*Given records*:
——————

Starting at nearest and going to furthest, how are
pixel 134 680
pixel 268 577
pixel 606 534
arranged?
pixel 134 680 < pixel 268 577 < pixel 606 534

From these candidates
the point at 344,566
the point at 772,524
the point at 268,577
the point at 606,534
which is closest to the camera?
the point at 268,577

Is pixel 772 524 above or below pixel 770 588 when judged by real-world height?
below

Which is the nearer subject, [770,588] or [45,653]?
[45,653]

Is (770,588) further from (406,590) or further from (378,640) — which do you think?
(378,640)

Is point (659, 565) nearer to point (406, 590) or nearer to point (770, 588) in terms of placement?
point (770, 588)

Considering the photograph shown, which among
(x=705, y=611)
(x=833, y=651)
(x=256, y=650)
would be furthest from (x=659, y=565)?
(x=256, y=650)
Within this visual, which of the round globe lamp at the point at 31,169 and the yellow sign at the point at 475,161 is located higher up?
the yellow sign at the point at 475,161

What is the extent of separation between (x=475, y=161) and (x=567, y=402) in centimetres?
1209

——————

*What is asked*: Arrange the lines from the one containing "Considering the photograph shown, which among" through the end of the entries, inclusive, as a Markdown table with the columns Row and Line. Number each row and leave out blank lines.

*Solution to this exercise*:
| Row | Line |
|---|---|
| 1 | Considering the photograph shown, which among |
| 2 | (x=705, y=611) |
| 3 | (x=833, y=651) |
| 4 | (x=256, y=650) |
| 5 | would be furthest from (x=659, y=565)? |
| 6 | (x=256, y=650) |
| 7 | Within this visual, which of the round globe lamp at the point at 31,169 and the yellow sign at the point at 475,161 is located higher up? |
| 8 | the yellow sign at the point at 475,161 |
| 9 | What is the extent of separation between (x=475, y=161) and (x=567, y=402) in centimetres? |
| 10 | 1209 |